◆ **Exercise requirements**: Select, from the material below, each line with "series" in it.

________________________________________

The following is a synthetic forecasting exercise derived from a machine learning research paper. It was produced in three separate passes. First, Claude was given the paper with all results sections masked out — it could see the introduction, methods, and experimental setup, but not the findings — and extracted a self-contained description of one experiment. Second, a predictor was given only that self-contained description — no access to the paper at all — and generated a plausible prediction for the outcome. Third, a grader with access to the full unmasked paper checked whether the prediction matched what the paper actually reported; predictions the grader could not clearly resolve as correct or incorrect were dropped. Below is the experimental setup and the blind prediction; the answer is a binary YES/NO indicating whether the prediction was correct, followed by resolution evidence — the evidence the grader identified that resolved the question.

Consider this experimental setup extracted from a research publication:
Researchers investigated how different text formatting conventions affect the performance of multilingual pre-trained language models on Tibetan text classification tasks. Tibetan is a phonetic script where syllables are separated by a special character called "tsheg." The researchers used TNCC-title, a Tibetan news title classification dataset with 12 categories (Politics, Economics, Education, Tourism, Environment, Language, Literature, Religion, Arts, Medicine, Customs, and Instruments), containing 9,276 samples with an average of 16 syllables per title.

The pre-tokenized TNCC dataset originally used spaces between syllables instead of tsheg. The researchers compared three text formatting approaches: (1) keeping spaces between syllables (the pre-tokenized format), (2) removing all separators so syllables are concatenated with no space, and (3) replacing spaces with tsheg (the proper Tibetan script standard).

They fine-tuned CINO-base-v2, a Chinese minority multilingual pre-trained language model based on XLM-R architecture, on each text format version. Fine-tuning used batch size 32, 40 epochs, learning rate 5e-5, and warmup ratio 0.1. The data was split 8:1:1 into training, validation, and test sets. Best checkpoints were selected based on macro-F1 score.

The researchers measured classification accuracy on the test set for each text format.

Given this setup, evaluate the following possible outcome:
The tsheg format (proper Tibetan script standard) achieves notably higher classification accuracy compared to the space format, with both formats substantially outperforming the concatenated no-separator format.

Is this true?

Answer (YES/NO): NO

________________________________________

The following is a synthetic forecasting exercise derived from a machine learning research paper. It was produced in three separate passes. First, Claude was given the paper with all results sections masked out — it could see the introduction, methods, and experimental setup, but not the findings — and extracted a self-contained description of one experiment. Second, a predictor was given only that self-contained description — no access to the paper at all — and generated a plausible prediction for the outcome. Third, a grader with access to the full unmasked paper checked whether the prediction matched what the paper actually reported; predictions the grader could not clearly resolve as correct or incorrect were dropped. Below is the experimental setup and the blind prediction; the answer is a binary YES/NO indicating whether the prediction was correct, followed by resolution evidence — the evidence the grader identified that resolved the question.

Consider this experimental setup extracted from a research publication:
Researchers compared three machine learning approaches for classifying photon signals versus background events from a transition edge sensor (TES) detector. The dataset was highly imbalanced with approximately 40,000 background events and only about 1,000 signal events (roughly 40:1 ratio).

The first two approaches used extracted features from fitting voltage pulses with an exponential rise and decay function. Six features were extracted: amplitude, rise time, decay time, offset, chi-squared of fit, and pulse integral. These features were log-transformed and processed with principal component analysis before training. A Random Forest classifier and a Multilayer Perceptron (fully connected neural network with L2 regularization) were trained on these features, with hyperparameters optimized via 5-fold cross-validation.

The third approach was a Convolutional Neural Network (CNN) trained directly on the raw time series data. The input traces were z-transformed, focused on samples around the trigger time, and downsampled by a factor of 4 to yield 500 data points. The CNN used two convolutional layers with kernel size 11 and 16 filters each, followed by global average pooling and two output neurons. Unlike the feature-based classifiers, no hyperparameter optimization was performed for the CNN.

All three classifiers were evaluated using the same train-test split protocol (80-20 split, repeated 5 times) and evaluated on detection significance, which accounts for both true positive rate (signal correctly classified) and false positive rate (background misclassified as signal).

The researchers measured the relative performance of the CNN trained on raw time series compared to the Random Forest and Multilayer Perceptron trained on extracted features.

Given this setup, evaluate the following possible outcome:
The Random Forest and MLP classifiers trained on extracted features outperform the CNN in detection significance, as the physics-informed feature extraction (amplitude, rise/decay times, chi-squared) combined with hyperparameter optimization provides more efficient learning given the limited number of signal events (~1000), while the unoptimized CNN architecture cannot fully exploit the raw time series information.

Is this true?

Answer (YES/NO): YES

________________________________________

◆ **Expected output**:
The third approach was a Convolutional Neural Network (CNN) trained directly on the raw time series data. The input traces were z-transformed, focused on samples around the trigger time, and downsampled by a factor of 4 to yield 500 data points. The CNN used two convolutional layers with kernel size 11 and 16 filters each, followed by global average pooling and two output neurons. Unlike the feature-based classifiers, no hyperparameter optimization was performed for the CNN.
The researchers measured the relative performance of the CNN trained on raw time series compared to the Random Forest and Multilayer Perceptron trained on extracted features.
The Random Forest and MLP classifiers trained on extracted features outperform the CNN in detection significance, as the physics-informed feature extraction (amplitude, rise/decay times, chi-squared) combined with hyperparameter optimization provides more efficient learning given the limited number of signal events (~1000), while the unoptimized CNN architecture cannot fully exploit the raw time series information.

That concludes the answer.